GEO Data Management Principles Mapped to DataONE Lifecycle Elements

GEO Data Management Principles - DataONE

GEO Data Management Principles Mapped to NSTC Lifecycle Elements

GEO Data Management Principles - NSTC

GEO Data Management Principles Mapped to FAIR Principles Elements

GEO Data Management Principles - FAIR

GEO Data Management Principles Mapped to TRUST Principles Elements

GEO Data Management Principles - TRUST

Crosswalk of GEO, FAIR, and TRUST principles

Crosswalk of GEO, FAIR, and TRUST principles

Next Steps

While the current spreadsheet provides a useful initial platform for capturing and sharing the initial mappings, it does not provide a scalable data structure that will enable streamlined collection of data from multiple contributors, allowing for cross-validation of identified connections.
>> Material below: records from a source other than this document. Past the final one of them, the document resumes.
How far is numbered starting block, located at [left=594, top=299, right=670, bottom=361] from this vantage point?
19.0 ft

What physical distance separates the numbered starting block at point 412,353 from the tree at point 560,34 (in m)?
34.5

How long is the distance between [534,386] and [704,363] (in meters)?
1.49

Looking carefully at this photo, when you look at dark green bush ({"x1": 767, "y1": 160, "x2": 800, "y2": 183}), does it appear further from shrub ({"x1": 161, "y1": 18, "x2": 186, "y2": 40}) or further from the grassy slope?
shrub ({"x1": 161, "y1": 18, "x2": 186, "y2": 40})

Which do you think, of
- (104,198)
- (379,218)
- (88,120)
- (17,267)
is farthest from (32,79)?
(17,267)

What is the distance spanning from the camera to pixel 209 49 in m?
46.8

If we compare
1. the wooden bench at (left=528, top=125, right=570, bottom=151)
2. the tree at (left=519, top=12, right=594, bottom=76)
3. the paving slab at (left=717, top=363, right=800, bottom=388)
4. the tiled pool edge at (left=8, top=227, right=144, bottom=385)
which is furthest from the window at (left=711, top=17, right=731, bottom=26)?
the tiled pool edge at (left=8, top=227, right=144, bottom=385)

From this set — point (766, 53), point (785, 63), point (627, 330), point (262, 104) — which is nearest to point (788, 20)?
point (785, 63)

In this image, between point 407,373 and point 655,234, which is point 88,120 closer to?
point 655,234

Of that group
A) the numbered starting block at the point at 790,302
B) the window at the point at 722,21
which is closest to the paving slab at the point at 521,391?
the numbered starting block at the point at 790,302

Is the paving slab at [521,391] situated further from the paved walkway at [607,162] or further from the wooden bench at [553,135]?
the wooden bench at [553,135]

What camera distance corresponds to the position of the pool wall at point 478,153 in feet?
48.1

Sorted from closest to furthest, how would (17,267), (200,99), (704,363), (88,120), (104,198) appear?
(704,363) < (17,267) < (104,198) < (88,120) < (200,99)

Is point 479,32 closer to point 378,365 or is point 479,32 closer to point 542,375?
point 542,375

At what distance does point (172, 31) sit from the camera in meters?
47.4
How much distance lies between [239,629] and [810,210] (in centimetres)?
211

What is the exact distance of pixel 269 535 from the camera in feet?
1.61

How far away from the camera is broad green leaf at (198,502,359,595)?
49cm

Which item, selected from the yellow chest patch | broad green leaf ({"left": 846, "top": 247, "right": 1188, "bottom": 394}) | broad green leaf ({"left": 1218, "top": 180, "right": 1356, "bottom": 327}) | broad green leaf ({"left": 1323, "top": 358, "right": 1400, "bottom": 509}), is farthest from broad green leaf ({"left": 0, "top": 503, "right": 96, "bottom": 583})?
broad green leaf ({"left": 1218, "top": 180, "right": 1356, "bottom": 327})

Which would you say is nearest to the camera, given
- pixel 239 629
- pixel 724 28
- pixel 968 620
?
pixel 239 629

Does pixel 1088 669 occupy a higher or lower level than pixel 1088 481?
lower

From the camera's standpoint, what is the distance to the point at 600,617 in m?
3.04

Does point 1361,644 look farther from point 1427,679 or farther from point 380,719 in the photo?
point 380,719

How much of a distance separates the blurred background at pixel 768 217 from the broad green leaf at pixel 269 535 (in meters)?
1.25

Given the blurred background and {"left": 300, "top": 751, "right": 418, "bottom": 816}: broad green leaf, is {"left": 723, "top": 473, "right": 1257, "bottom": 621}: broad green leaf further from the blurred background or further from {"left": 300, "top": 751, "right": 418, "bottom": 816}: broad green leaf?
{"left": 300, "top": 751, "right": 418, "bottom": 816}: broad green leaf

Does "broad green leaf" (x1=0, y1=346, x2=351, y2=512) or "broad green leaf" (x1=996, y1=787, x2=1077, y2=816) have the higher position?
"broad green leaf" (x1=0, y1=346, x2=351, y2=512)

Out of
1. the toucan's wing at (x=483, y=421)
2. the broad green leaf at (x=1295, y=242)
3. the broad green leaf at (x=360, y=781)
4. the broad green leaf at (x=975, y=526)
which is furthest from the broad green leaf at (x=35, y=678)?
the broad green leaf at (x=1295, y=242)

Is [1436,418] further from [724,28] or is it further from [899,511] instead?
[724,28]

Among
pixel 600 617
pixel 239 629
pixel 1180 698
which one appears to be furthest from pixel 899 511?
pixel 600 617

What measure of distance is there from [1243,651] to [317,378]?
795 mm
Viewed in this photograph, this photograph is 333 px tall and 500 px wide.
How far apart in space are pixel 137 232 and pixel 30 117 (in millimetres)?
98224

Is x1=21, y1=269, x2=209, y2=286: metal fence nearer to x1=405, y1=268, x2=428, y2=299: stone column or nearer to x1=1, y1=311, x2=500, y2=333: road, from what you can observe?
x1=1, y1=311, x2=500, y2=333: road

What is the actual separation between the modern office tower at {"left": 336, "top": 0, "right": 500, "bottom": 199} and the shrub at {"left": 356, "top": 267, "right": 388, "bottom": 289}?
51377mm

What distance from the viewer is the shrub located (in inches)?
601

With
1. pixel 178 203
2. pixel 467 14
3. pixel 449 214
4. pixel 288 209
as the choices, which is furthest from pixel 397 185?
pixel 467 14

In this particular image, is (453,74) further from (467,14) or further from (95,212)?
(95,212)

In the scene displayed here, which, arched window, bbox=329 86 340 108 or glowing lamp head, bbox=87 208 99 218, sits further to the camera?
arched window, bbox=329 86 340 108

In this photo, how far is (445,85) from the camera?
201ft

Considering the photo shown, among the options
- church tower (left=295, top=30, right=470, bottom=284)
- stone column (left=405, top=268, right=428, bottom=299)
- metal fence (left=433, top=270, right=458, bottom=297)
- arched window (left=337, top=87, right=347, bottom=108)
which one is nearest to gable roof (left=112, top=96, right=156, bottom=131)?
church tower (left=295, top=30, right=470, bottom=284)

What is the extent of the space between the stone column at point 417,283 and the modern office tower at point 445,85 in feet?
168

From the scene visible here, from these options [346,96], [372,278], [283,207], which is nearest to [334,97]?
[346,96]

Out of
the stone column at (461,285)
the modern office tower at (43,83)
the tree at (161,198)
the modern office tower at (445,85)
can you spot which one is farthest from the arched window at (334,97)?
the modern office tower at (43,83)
Next steps for work on this project include the following:

  • Transitioning to a data model that will enable capture and management of connection information from multiple contributors - enabling cross validation of identified connections.
  • Expansion of the data model to capture information about the nature of the connections
  • Develop an online dashboard that provides current connection information based upon community contributed data
  • Publish the results of the analysis in one or more Earth Science data publication venues

Discussion Questions

  • What additional principles or lifecycle frameworks should we consider?
  • What additional applications can we support with these data?
  • Whom should be invited to contribute their assessments for linkages?